There will be no military personnel within the civilian encampment unless there is a scenario that would establish a valid reason for the military personnel to be within that civilian encampment area.
Civilians are not to be within the military encampment without a pass and a military escort. They should not be considering staying and visiting but rather plan to be within the military encampment area only when there is a valid reason or scenario.
I am very excited to be the civilian coordinator for the upcoming Maryland My Maryland event in September. The event will cover the 150 anniversary of two significant battles of the 1862 Maryland Campaign; South Mountain and Antietam. Since these battles were fought in and around local towns and villages of Washington County, civilians were always near the action. For this event, we thought it appropriate to represent the civilians of a representative town that was situated between the two historic battle sites – Keedysville,MD.
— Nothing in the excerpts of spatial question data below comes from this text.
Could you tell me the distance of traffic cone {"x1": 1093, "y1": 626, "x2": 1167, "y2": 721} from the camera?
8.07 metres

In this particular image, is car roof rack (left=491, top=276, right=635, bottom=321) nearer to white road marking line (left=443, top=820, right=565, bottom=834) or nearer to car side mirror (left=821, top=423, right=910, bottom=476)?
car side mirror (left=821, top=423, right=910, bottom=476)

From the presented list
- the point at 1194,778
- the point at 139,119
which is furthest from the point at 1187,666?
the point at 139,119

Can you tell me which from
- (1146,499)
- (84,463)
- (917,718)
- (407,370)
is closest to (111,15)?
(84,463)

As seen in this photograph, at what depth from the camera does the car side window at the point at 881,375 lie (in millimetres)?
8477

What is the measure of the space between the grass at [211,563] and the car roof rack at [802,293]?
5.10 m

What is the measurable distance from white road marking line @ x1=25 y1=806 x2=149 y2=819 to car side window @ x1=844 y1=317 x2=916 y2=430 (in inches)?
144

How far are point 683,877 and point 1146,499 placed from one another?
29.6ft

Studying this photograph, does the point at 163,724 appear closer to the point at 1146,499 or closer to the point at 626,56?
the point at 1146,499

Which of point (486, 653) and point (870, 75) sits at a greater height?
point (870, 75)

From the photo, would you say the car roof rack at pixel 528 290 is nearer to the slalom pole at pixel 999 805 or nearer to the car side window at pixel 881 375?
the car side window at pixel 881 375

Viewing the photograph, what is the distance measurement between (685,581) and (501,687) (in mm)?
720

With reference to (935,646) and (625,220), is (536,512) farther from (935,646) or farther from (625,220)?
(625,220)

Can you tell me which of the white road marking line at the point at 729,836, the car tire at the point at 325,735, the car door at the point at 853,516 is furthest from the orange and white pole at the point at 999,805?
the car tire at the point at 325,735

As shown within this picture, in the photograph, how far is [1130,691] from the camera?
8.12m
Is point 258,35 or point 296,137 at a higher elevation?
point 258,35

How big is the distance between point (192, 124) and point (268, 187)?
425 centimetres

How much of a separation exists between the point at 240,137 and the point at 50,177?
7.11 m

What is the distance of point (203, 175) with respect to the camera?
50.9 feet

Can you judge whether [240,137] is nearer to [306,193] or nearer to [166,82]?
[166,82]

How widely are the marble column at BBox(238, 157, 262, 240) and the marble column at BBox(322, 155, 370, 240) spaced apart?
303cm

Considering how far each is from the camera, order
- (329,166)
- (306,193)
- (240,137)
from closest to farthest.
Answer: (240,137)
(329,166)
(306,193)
The civilians will have the unique chance to react to the nearby Battle of South Mountain but will still maintain the routine of everyday life. However, their situation will change as the Battle of Antietam begins to rage. This change will be marked by an increase in civilian involvement during and after the battle.
What civilian did during the battle, how they felt and what was left to them after the battle is depicted in Too Afraid To Cry -Maryland Civilians in the Antietam Campaign by Kathleen A. Ernest. It is highly recommended that this book be read in order to help plan out appropriate impressions.
Portraying the citizens of a town in Western Maryland gives the living historian the chance to portray a citizen with either northern or southern loyalties. Such divided loyalties led to some rather unusual situations between families and neighbors. We are hoping to bring this reality to the atmosphere of the event.
We will be looking for people who would like to set up shops, businesses, churches, and homes. For those who are limited in gear, portraying a teacher, sabbath school teacher, lyceum speaker, society meeting organizer, orator, musician, singer, itinerant worker, reporter, artist deportment, or other vocation would be easy to do. We will have a hall tent set up to help facilitate those impressions. I will work with anyone who is interested in being part of the town. However, you do not have to be in civilian camp to participate, but it is highly encouraged as this brings a great since of community. Please include your impression on the registration form.